Environment Minister Nick Smith, Agriculture Minister David Carter and Prime Minister John Key speaking at forest industry conferences last week emphasised the importance of new forest plantings to New Zealand's future. They also went out of their way to reassure would-be tree planters about the future of the ETS.
"Forestry is a long-term investment and land owners need certainty about the ETS rules. The government has got that message," said Dr Smith, who was the most explicit with his assurances.
"The preference of the government is that there is a post-Kyoto agreement. But if it doesn't happen you can have a high level of confidence that an ETS framework will remain in place, as will the treatment of forestry within it."
He said he couldn't speak for future governments, but emphasised the fact that all the major political parties support an ETS.
"Any political debate will not be about the role of forestry in an ETS. It is going to be around how fast you bring in other sectors and how fast you phase out protection for emitters."

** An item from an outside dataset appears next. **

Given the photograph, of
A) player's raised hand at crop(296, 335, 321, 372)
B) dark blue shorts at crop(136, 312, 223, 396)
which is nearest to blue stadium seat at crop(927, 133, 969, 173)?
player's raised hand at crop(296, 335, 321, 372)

Dr Smith said it was hugely difficult to get a read on the long-term prospects for an international agreement to replace Kyoto. This may become clearer at the next round of United Nations climate change talks which are being convened in Cancun, Mexico, later this year.
If a replacement for the Protocol was not agreed upon, he said the world may end up with something less prescriptive, along the lines of the Copenhagen Declaration.
If this happened, the government would consider making changes to some of the problematic rules that apply to forest emissions under Kyoto - like the conversion of trees to carbon dioxide at harvest - which are reflected in the ETS. But its first preference was not to make changes without international agreement.
Forest Owners Association chief executive David Rhodes said he welcomed the ministers' assurances.
"Some forest owners have been concerned that the failure of world leaders to agree on a replacement for the Kyoto Protocol might mean an end to the ETS and with it, the ability to earn an income from selling carbon credits. There was even the concern expressed that forest owners might have to refund their credits.
"The statements by Dr Smith in particular, backed by supporting comments by the prime minister and the minister of forestry, have allayed many of those fears.
"At present land, log and carbon prices, forestry is a sound investment, especially on marginal hill country. But once you've planted your trees you have to wait at least 10 election cycles before harvest - that's a long time when a large part of your income depends on something as politically charged as carbon pricing."
Mr Rhodes said the FOA will be working closely with the NZ negotiators in Cancun and beyond.
He also emphasised that the message from the ministers needs to be heard "loud and clear" by energy companies. Some have been hoping that their obligation to buy carbon credits might disappear once Kyoto expires in 2012.
"Clearly that won't happen. Many countries now have emission trading schemes and New Zealand will continue have one for the foreseeable future.
"As the prime minister said, the ETS is an important part of the under-pinning to Brand New Zealand. It's not going away any time soon."